If you end up using buses or trains to move around, look into a 3-day pass for the Valais region, it can save you a decent sum.
The demi-pension tends to be a good deal – you will usually get a full 3-4 course meal for the price of an entree at most other restaurants.
The Cicerone book does not talk about when lifts run and when they stop for the season – don’t take anything for granted.
Corollary to previous: take advantage of the Office of Tourism – they can alert you to the current lift schedule and help you find a place to stay if you haven’t made reservations.
Corollary to previous: there are a lot of crazy people who actually pay to RUN on the trails you will be hiking – be informed of races during your travel dates so that you can make appropriate reservations ahead of time (or avoid the madness altogether).

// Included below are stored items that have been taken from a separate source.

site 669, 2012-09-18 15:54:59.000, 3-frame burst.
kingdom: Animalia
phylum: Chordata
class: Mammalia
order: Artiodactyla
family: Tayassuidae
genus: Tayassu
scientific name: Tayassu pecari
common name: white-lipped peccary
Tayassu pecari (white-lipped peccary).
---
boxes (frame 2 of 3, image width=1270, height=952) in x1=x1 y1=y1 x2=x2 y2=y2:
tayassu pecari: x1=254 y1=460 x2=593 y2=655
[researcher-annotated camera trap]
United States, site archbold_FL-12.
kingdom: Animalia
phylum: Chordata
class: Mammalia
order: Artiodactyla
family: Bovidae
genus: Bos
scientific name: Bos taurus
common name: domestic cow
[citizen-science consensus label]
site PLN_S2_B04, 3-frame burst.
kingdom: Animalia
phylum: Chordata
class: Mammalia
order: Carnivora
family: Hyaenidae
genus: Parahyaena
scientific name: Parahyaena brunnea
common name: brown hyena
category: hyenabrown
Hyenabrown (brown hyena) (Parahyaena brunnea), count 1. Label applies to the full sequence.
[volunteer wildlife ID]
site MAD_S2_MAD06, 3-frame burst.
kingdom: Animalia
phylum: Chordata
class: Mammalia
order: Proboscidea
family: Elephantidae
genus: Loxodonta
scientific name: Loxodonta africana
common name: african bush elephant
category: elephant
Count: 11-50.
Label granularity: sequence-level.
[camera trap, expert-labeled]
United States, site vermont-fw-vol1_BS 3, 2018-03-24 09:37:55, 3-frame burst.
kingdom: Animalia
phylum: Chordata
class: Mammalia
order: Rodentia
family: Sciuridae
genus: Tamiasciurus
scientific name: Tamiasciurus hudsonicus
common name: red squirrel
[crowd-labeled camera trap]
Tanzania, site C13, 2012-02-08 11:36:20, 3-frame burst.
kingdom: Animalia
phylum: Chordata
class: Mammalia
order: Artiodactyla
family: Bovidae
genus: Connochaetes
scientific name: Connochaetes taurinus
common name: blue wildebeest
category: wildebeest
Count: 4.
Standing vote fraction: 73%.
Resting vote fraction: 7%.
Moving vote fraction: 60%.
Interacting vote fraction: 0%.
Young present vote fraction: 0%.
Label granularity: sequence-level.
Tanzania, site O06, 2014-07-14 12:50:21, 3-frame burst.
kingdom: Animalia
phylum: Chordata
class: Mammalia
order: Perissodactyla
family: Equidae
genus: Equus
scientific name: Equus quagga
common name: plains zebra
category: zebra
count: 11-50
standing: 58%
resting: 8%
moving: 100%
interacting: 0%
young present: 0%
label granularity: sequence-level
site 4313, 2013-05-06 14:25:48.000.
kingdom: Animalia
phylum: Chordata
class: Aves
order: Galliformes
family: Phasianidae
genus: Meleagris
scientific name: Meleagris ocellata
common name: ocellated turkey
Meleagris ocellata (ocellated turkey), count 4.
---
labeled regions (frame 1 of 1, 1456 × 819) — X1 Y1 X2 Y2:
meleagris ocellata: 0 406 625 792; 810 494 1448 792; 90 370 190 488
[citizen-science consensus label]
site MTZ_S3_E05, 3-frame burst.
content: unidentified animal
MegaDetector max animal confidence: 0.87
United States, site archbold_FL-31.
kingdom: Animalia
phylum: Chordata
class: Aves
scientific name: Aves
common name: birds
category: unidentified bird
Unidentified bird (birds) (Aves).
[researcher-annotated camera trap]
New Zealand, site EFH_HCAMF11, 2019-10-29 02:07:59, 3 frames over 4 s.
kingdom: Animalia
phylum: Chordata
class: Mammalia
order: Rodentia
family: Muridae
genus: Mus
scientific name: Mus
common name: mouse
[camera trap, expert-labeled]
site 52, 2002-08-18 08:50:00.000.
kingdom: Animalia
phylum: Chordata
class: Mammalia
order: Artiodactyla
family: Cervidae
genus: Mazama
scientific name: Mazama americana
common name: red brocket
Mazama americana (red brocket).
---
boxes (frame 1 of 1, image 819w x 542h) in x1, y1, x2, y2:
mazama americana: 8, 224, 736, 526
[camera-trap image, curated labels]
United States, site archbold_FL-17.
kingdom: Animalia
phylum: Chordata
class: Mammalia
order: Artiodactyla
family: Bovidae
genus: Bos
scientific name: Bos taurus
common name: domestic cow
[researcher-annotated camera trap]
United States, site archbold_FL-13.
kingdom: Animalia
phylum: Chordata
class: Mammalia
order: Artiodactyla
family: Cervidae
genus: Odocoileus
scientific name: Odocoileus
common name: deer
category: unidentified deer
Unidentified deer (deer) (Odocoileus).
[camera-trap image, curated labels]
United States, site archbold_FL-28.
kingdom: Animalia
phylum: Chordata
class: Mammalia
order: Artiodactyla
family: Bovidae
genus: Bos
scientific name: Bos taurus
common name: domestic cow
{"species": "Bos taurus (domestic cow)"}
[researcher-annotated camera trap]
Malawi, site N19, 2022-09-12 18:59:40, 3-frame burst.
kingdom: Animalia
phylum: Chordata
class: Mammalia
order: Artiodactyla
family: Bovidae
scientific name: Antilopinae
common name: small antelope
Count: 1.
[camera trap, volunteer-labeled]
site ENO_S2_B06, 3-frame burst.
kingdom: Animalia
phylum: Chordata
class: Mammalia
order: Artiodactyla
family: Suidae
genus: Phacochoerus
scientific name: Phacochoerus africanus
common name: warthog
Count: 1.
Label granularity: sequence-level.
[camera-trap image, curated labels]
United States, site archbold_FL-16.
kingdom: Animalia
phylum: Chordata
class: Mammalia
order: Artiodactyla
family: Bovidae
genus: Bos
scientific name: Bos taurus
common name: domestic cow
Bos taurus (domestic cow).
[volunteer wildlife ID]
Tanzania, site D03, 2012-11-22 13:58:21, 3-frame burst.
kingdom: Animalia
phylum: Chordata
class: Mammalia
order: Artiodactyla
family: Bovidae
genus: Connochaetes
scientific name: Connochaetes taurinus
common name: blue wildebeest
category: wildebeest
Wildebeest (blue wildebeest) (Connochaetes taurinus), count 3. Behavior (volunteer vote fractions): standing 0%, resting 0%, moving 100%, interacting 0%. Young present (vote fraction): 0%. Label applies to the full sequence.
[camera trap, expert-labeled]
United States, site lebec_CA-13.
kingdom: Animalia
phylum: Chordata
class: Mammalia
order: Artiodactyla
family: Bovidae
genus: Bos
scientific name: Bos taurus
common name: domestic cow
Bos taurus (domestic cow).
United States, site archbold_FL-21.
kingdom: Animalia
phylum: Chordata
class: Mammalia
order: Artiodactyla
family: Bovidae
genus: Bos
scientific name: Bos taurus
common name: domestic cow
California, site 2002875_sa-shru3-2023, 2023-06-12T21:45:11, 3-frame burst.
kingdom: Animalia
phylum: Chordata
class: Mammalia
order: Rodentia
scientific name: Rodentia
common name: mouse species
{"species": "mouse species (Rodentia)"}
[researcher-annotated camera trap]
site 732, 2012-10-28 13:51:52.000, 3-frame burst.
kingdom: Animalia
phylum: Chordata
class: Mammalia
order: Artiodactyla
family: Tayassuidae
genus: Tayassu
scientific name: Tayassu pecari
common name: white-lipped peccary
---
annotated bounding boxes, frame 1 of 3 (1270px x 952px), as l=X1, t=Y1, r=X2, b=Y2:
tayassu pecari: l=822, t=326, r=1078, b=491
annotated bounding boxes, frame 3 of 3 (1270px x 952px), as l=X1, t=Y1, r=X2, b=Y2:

As in many other countries, the Swiss take a “siesta” between noon and 2-3 pm. Restaurants are open but no other businesses will be available during this time (except in larger towns like Chamonix and Zermatt, based on our experience).
There are some great lifts at both Chamonix and Zermatt that will offer you great views and proximity to the mountains. They are not cheap, but we thought they were worth it (if you have the means). There is a multi-day pass in Chamonix that will also cover the lift at Le Tour (if you are planning to use it). In any case, examine what you want to do; we were not really prepared and ended up spending more than we should have on tickets for individual lifts.
“Kev time” is not a reality for many of us lesser hikers – however, we (elderly 😉 50 year olds) were able to easily accomplish each leg with time to relax in the evening, so don’t get too hung up on your speed. You are there to enjoy the moment, not just to endure the day.
If you buy maps, get the ones with a “T” on the end, otherwise you won’t have all the hiking trails marked.
If you stay in a hotel in the Chamonix valley, you will get a free pass to use public transportation during your stay – including buses and trains.
Trail difficulty is marked by colors: yellow/black is easy, red/white is more difficult, blue (we never encountered it) is the most challenging.
Take advantage of other traveler’s knowledge and whatever else you can pick up from people along the way – the trail is definitely subject to change from avalanches or other natural phenomena. You can save yourself time or at least be mentally prepared for an altered route.
BE PREPARED FOR BLISTERS! They are benign injuries, but will significantly impact your enjoyment of the trip and even your ability to stay on schedule. We both brought different sock combinations and had various ointments and tapes – but blisters still created a distraction and could have delayed our trip more significantly.
Take advantage of hostels, cabanes and other group resting spots to meet fellow travelers. These interactions are what will make your experience much richer and more memorable.